# [Document]
———

Firstly; can you set the recv buffer size for the socket? If so, set it to something very large as this will let the UDP stack buffer more datagrams for you.

Secondly; if you can use asynchronous I/O then post multiple recv calls at once (again this allows the stack to service more datagrams before it starts to drop them).

Thirdly; you could try unrolling your loop a little and reading multiple datagrams before placing them in your queue; could the locking on the queue be causing the recv thread to run slowly??

Finally; the datagrams may be being dropped elsewhere on the network, there may be nothing that you can do, that the U in UDP...

Len Holgate
Changing the buffer size for the socket didn't have any effect, but I'll try using multiple recv calls in the loop.
666craig
How quickly can you process the datagrams, can you process them faster than they arrive? If not then the stack WILL drop datagrams no matter how big you make the buffers. What does wireshark show if run from the machine running the python code? Are all the expected datagrams getting to that machine? They may be being dropped on the network. What does wireshark show if run on the machine generating the datagrams, it may think it's generating 1200/sec but the outbound stack may be dropping some and they may never see the wire...
Len Holgate
A: 

It seems that the problem is with the source. There are two issues:

  1. Looking at Wireshark the source is not consistently transmitting 1200 packets-per-second. Possibly, as Len pointed out, a problem with the outbound stack dropping data. BTW the source is a programmable card with an ethernet port connected to my machine.

  2. The other issue is the after the first 15 packets or so of data there is always a drop. What I discovered is that if I recv 20 packets in the initialisation part of the readFromUDPSocket thread, I can then read the data fine, e.g.

class readFromUDPSocket(threading.Thread):

    def __init__(self, socketUDP, readDataQueue, packetSize, numScans):
        threading.Thread.__init__(self)
        self.socketUDP = socketUDP
        self.readDataQueue = readDataQueue
        self.packetSize = packetSize
        self.numScans = numScans
        for i in range(0, 20):
            buffer = self.socketUDP.recv(self.packetSize)

    def run(self):
        for scan in range(1, self.numScans + 1):
            buffer = self.socketUDP.recv(self.packetSize)

———

# [Data section]

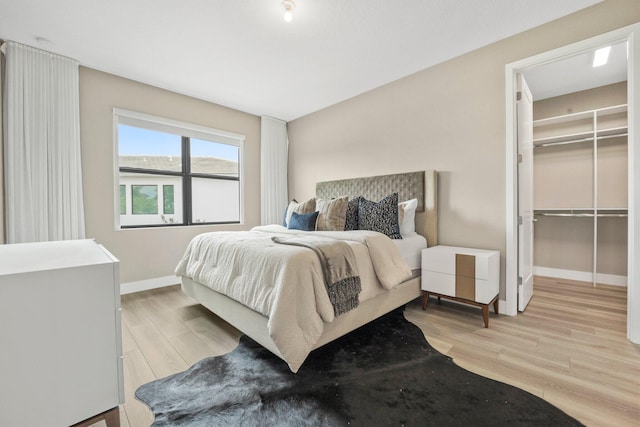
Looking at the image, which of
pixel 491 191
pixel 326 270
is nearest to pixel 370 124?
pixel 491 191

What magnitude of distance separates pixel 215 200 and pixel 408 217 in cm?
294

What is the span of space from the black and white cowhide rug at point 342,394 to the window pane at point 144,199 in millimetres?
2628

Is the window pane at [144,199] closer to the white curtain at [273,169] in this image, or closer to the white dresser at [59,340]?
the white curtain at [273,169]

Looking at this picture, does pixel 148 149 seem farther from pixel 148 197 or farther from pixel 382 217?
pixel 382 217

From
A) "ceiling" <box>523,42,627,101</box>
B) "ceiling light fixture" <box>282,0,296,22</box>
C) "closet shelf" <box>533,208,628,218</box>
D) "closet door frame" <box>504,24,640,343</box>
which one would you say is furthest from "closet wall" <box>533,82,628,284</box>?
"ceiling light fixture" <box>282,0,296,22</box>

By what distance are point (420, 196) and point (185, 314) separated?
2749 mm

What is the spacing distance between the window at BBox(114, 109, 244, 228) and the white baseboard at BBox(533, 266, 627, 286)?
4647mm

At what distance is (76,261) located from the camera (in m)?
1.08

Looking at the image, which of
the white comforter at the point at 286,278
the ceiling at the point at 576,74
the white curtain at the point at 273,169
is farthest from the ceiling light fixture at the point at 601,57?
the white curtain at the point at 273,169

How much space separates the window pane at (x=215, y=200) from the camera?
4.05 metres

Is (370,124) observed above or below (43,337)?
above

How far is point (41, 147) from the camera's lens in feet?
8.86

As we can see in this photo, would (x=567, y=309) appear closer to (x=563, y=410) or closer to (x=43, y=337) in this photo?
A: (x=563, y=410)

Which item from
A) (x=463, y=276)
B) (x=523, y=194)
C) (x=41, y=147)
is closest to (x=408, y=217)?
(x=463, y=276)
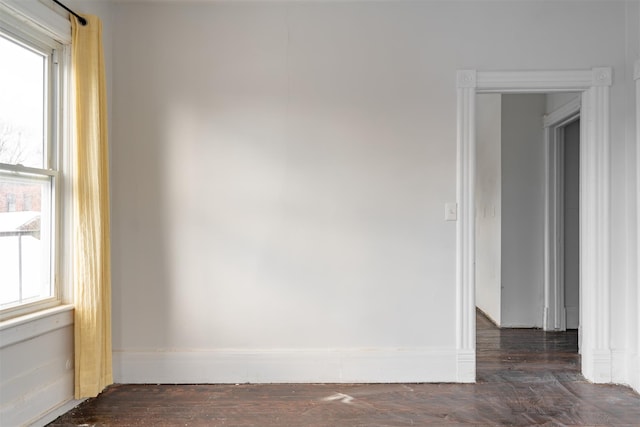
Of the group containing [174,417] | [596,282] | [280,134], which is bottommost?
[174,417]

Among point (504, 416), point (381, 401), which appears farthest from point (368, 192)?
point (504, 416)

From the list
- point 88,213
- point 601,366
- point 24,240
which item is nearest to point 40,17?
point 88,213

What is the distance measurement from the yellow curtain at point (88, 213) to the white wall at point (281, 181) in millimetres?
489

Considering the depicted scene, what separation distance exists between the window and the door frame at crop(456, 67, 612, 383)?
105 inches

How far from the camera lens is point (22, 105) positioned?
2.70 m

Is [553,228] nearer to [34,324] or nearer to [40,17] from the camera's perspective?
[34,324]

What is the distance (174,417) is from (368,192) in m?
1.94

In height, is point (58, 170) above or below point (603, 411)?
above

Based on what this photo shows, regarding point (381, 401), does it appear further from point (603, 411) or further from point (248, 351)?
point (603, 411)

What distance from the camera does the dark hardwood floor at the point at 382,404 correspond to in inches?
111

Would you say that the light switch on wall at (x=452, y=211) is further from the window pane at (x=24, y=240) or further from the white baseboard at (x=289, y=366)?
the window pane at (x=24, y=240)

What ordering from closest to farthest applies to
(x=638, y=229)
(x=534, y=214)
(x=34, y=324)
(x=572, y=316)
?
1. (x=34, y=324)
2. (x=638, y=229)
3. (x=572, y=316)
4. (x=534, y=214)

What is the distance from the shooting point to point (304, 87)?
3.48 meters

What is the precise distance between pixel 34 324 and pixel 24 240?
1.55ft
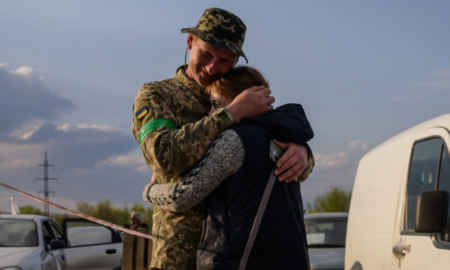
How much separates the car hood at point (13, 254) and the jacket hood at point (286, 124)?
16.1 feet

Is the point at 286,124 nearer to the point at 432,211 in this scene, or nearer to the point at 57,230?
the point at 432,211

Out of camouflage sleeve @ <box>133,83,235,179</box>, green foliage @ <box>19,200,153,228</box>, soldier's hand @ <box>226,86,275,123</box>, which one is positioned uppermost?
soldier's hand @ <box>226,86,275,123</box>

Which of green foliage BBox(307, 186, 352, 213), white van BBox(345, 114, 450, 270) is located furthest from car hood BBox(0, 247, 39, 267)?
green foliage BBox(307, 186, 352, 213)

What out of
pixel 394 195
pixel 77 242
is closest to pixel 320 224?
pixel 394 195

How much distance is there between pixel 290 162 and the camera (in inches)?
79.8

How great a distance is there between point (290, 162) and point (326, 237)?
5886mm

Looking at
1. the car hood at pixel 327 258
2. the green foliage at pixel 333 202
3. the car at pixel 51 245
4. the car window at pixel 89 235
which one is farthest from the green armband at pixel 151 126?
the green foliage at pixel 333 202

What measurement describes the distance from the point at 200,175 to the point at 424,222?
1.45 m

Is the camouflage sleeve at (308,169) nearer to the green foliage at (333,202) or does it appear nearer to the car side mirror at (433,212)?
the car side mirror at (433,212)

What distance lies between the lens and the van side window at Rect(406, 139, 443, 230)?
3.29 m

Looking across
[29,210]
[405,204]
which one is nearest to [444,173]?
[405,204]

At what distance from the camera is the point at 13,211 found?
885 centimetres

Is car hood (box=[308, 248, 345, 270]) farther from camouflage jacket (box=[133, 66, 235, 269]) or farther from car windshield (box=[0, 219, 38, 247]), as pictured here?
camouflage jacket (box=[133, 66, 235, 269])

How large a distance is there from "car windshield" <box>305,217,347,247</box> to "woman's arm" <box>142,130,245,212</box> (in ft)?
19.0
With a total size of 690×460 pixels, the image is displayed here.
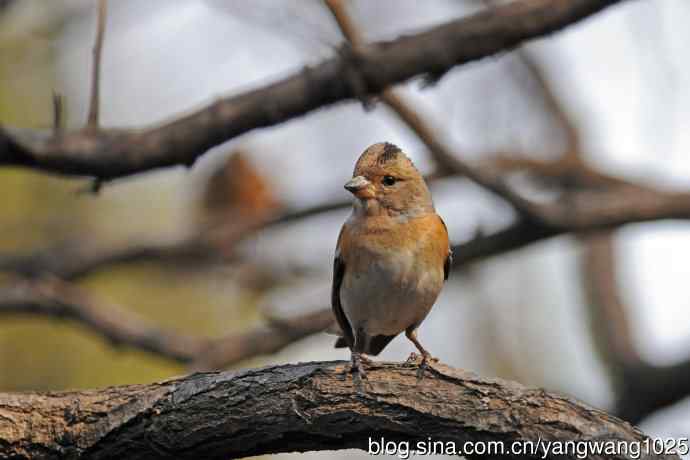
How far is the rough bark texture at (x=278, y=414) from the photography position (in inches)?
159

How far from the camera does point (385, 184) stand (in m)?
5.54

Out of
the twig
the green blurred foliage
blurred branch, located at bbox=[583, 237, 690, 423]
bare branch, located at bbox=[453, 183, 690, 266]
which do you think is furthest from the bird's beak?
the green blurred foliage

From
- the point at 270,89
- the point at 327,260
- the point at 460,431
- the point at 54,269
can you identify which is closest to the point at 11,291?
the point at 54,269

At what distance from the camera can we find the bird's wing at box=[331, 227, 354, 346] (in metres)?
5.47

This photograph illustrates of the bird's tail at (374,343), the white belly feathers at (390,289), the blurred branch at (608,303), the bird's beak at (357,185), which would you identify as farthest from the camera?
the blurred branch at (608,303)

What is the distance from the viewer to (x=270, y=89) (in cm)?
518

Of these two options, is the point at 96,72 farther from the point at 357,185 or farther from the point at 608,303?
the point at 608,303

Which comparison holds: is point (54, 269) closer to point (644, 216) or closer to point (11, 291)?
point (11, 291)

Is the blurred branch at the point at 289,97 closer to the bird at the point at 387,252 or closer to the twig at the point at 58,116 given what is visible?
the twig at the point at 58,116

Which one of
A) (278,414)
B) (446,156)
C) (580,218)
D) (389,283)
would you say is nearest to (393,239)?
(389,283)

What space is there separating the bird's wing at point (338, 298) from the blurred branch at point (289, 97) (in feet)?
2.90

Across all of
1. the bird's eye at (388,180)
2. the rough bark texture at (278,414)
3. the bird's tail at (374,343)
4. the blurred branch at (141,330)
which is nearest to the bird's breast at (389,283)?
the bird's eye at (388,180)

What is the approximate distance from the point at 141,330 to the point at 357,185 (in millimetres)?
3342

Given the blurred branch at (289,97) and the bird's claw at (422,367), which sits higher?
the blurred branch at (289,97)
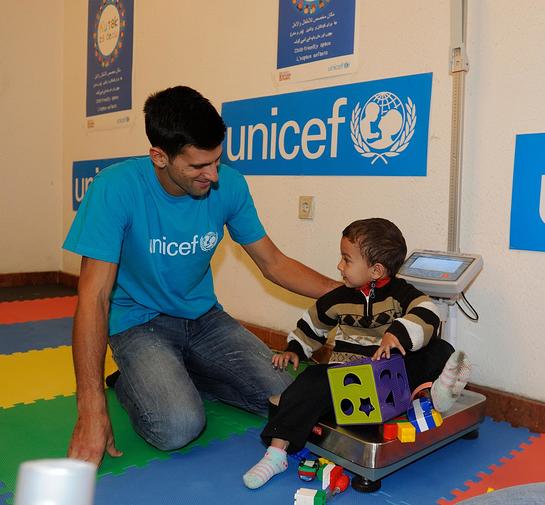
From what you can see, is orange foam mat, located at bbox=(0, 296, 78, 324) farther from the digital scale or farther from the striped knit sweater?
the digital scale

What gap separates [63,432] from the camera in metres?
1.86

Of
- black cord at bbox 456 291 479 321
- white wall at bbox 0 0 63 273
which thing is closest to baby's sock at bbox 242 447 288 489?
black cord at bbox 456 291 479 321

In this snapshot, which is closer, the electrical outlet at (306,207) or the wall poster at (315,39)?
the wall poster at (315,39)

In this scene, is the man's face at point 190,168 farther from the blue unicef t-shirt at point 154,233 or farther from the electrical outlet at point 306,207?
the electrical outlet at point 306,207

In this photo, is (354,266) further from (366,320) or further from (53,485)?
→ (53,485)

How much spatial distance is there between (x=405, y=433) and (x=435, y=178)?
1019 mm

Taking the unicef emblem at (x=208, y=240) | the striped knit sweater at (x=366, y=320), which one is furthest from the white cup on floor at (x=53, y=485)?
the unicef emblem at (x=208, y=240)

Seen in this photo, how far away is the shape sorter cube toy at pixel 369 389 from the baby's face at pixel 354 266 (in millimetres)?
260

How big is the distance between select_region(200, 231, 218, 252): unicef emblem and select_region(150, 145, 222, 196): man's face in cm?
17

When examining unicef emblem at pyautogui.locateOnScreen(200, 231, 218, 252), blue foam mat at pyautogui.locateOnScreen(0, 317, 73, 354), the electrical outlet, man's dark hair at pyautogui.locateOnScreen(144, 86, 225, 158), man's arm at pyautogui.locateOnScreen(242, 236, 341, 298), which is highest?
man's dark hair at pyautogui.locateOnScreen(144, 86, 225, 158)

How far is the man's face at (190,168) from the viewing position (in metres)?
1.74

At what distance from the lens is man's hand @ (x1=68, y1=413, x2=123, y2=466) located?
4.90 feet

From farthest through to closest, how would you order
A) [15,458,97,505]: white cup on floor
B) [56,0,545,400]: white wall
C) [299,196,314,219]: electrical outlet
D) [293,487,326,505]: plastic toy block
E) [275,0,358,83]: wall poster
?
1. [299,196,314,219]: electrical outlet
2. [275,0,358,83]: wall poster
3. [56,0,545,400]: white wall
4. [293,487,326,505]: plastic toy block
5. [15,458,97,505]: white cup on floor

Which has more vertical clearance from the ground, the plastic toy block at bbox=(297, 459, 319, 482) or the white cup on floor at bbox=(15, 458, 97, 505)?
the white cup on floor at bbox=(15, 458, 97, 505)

———

# [List of tasks]
a: In the forum thread on dropped UDP datagrams, how many packets does the poster receive in the initialization part of the readFromUDPSocket thread?
b: Go on with the forum thread on dropped UDP datagrams from the point at which it stops.

# [The answers]
a: Twenty packets.

b:
            self.readDataQueue.put(buffer)
        self.socketUDP.close()
        print 'myServer finished!'

Not sure what this points to?! I think all of this rules out not being able to recv and put fast enough though.

666craig
IMHO you should be treating this as an optimisation step and no more. The program is, quite possibly, operating as it will do in a real world situation. You ARE going to have dropped datagrams due to the nature of UDP. Everything downstream from your recv() call should deal with that and this should be considered normal. IF you get everything then great. If not, make do with what you DO get, that's probably why it's being sent as UDP in the first place... What you are seeing now is possibly due to thread scheduling.
Len Holgate
+2  A: 

UDP is, by definition, unreliable. You must not write programs that expect UDP datagrams to always get through.

Packets are dropped all the time in TCP too, but your program does not need to care, because TCP applications cannot process packets; the TCP stack shows your application a stream of bytes. There is a lot of machinery there to make sure that if you send bytes 'ABCD', you will see 'A' 'B' 'C' 'D' on the end. You may get any possible collection of packets, of course: 'ABC', 'D', or 'AB', CD', etc. Or you may just see 'ABC', and then nothing.

TCP isn't "reliable" because it can magically make your network cables never fail or break; the guarantee that it provides is that up until the point where the stream breaks, you will see everything in order. And after the stream breaks, you'll see nothing.

In UDP there is no such guarantee. If you send four UDP datagrams, 'AB', 'CD', 'EF' 'GH', you may receive all of them, or none of them, or half of them, or just one of them. You may receive them in any order. The only guarantee that UDP tries to provide is that you won't see a message with 'ABCD' in it, because those bytes are in different datagrams.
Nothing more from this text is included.